LIQUIDITY: The People's Bank of China (PBOC) injected CNY10 billion via 7-day reverse repos with the rates unchanged at 2.2%. The operation has led to a net drain of CNY90 billion after offsetting the maturity of CNY100 billion repos today, according to Wind Information. The operation aims to keep liquidity reasonable and ample, the PBOC said on its website.

RATES: The seven-day weighted average interbank repo rate for depository institutions (DR007) decreased to 2.0670% from 2.0914% on Wednesday, Wind Information showed.
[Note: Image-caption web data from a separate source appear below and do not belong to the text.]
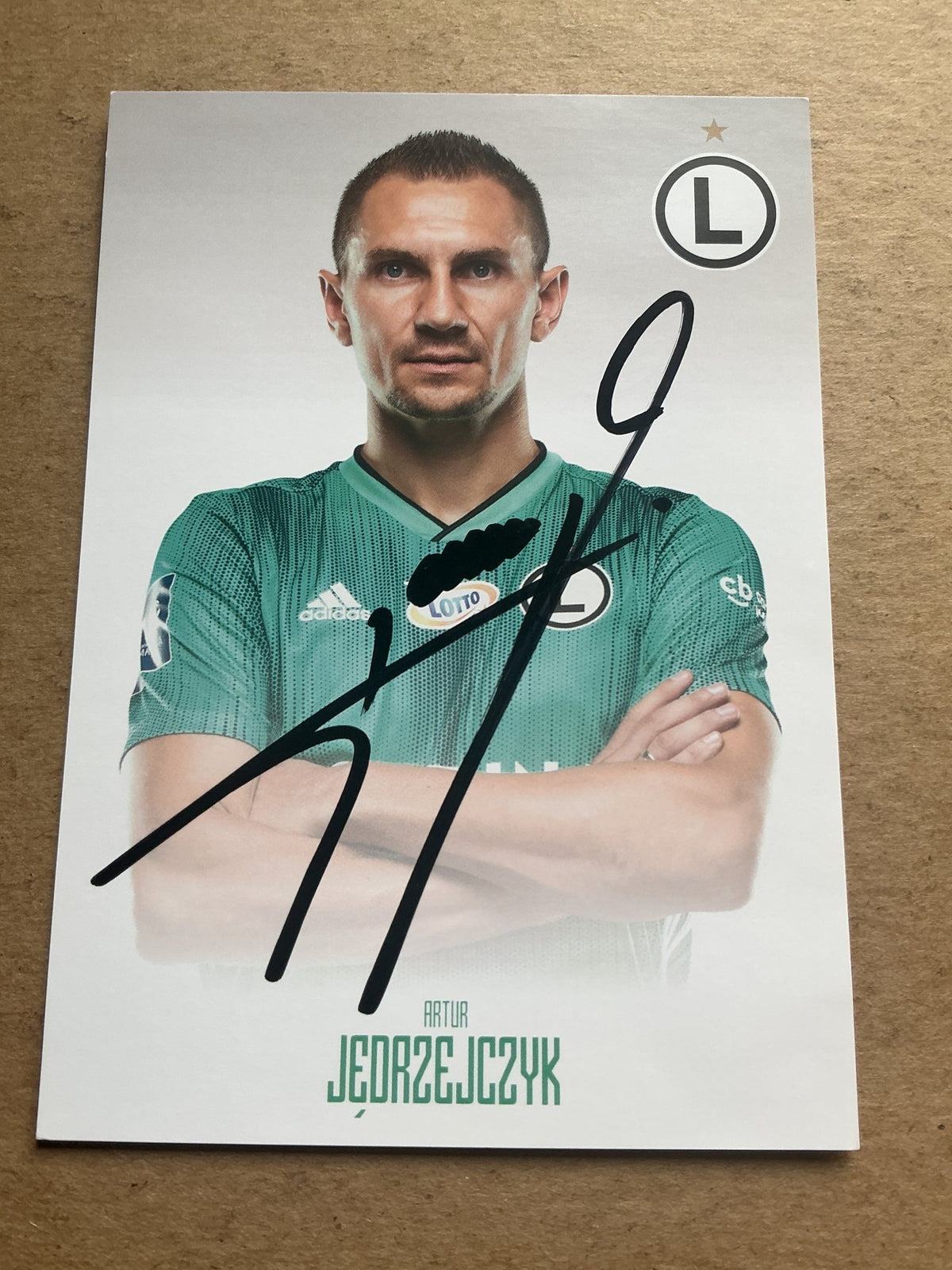 Artur Jędrzejczyk, Poland 🇵🇱 Legia Warsaw 2020/21 hand signed - Autographs-World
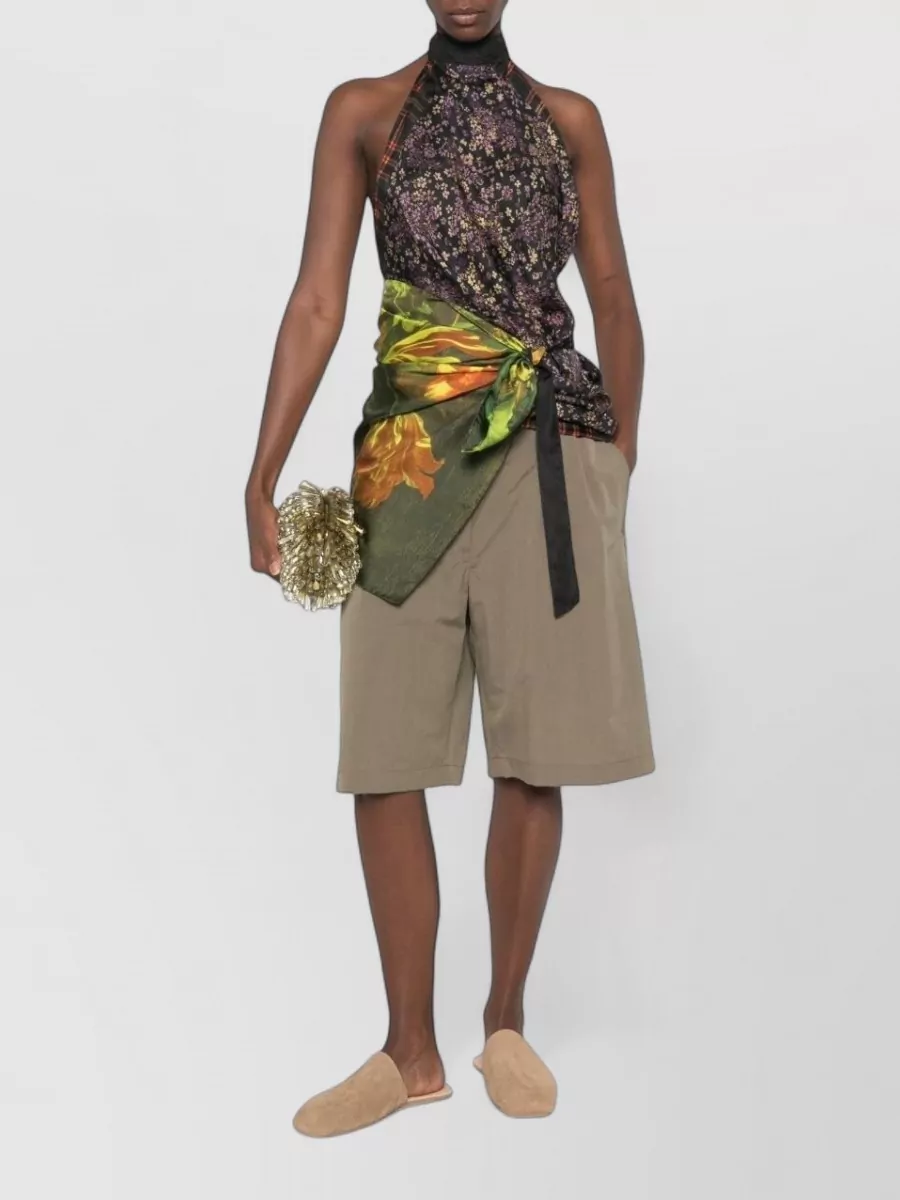 Dries Van Noten Silk Sleeveless Bodysuit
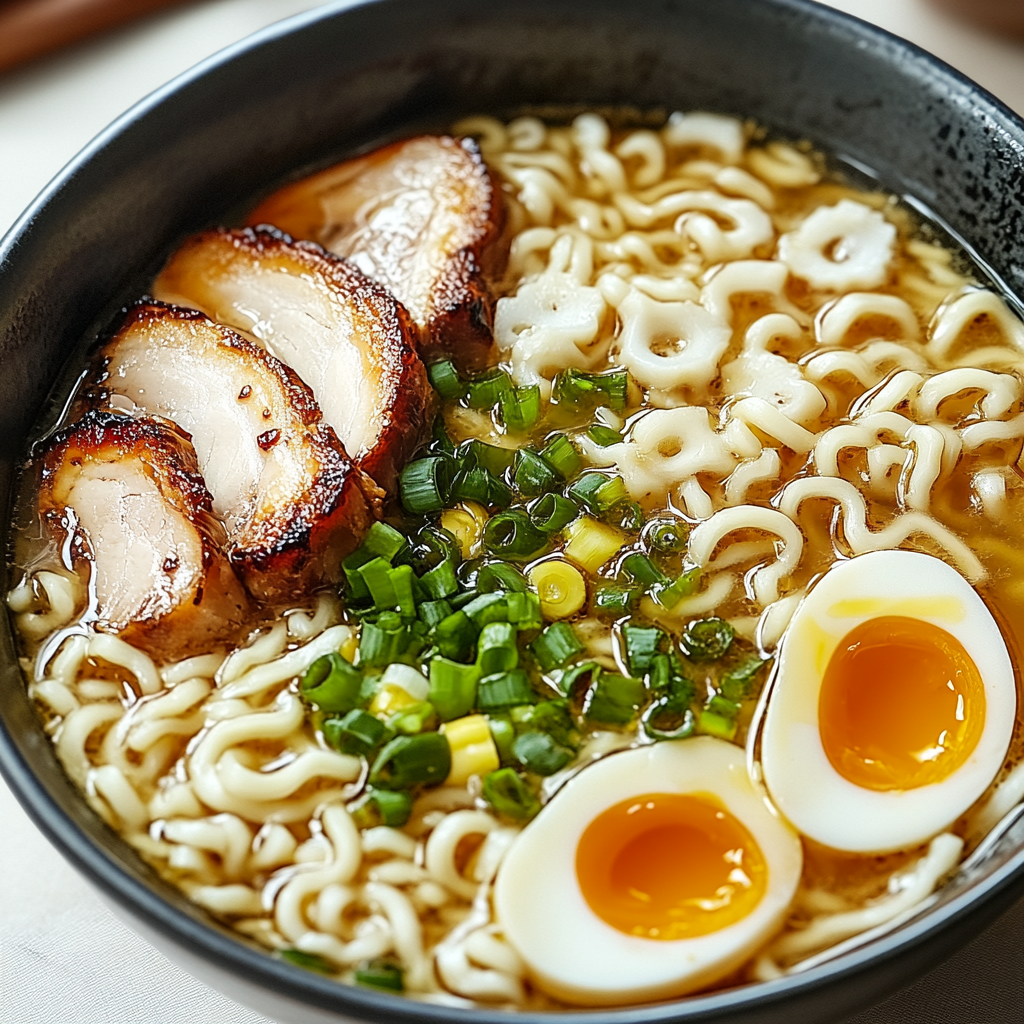 Recipe preparation for homemade ramen recipe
The overnight repo average fell to 1.9615% from the previous 1.9999%.

YUAN: The currency weakened to 6.3730 against the dollar from 6.3705 on Wednesday. The PBOC set the dollar-yuan central parity rate higher at 6.3719, compared with 6.3693 set on Wednesday.

BONDS: The yield on 10-year China Government Bond was last at 2.9100%, up from Wednesday's close of 2.8900%, according to Wind Information.

STOCKS: The Shanghai Composite Index edged down 0.09% to 3,573.84, while the CSI300 index increased 0.25% to 4,856.16. Hang Seng Index gained 0.55% to 23,788.93.

FROM THE PRESS: The Chinese yuan may remain strong by Dec. 31 but depreciate next year as foreign exchange settlements decrease and if the PBOC steps in to prevent one-way bets, the Shanghai Securities Journal reported citing analysts. The yuan may be pressured by the expected U.S. rate hikes, reduced capital inflow, slower growth of trade surplus and external uncertainties next year, the newspaper said citing Hang Seng China Chief Economist Wang Dan. The amount of dollar-to-yuan settlements by Chinese companies has started to decrease in October, weakening support for yuan, the newspaper said citing analysts from Industrial Securities.

China may again set next year’s quota of local government special bonds above CNY3 trillion, though possibly less than this year’s CNY3.65 trillion so to boost investment in transportation, energy and other municipal and national major projects, reported citing analysts. These investment-boosting bonds will be used to counter downward pressure next year as real estate investment and exports are expected to slow. China may allow some of next year’s special bonds to be issued this year. However, high debt ratios of local governments and decreasing land sales revenue limit further expansions of these bonds, the newspaper said.

Chinese real estate developers are selling more bonds as regulators ease the tightening of real estate financing, reported. The scale of real estate bond issuance reached CNY37.14 billion in November, a sharp increase of 186% from October, the newspaper said citing data by the China Index Research Institute. The average interest rate of bonds fell by 0.28 percentage point to 3.80% from the previous month. However, debt financing from overseas markets continues to slow with the issuance scale in November set an annual low of CNY1.01 billion. Issuers will have to raise interest rates as investors’ interests declined after some defaults in October, the newspaper said.